### Selected excerpt
Vampire Weekend Tease Punky, Jammy New Offshoot With An Imaginary Backstory
Vampire Weekend’s new album Only God Was Above Us comes out in a couple of weeks, and the press cycle has commenced. The band has been doing their own Vampire Campfire podcast (another episode is set to drop soon), and Ezra Koenig has popped up in at least one newsletter. Today, The New York Times published a feature with the group. In it, they tease a new trio made up of the remaining original Vampire Weekend members Koenig, Chris Baio, and Chris Tomson that’s separate from the main band.
Per Baio and Tomson, a project started taking shape in a Los Angeles studio space where the band met up during the pandemic, recording hundreds of hours of music in the process. “The world had stopped working and a lot of what we normally do was just not being done,” Tomson told the Times. “There was something about just playing with no expectation — to just play with my two very close friends without an agenda.”
Baio added: “It’s very rare for people in a band of our size to be alone together. No engineer, no tour manager, nothing like that. It felt like being at the outset of the band again. And we did that for three years and change, whenever we were all in town.”

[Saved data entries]
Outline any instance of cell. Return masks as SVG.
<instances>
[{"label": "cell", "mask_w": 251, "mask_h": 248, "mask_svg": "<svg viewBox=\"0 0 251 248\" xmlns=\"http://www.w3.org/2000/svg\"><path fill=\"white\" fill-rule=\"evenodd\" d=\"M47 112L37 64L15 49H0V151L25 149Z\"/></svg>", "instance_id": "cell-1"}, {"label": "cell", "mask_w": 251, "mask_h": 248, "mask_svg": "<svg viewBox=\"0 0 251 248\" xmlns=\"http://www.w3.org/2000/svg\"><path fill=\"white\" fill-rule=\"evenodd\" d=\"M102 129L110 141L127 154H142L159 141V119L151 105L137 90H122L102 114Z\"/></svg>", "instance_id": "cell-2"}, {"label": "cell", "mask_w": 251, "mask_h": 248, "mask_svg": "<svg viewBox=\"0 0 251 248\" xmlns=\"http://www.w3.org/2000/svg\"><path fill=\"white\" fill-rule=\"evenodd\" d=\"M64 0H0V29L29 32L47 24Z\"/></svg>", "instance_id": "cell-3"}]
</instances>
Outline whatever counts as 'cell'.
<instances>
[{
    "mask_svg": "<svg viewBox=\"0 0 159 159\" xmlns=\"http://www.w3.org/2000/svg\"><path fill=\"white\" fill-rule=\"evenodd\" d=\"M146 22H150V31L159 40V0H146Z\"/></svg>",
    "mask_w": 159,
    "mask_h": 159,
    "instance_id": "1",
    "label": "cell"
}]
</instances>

### Work instructions
1. In the article on Vampire Weekend's new trio, where did the band meet up during the pandemic?
2. Continue the article on Vampire Weekend's offshoot trio from the end of the last paragraph shown.

### Written responses
1. In a Los Angeles studio space.

2.
And Koenig weighed in: “We kind of have an imaginary back story for that band. It was a band that came out around 1989, 1990, and they were a little bit too punky for the jam scene and a little bit too jammy for the punk scene. And there’s a little bit of the Minutemen in there. The truth is, this is very premature because that band is still hashing out its sound. I don’t want to say too much.”
When asked whether or not this unnamed, amorphous trio could open for the band: “That has been discussed,” Koenig responded.
Elsewhere in the interview, Koenig laid out the “patron saint” of each Vampire Weekend album: Paul Simon for their debut, Joe Strummer and Sublime for Contra, Leonard Cohen for Modern Vampires Of The City, and the Grateful Dead and Phish for Father Of The Bride. The patron saint for Only God Was Above Us: the 1997 tour that brought together Rage Against The Machine and Wu-Tang Clan.
Check out the whole profile here. Only God Was Above Us is out on April 5.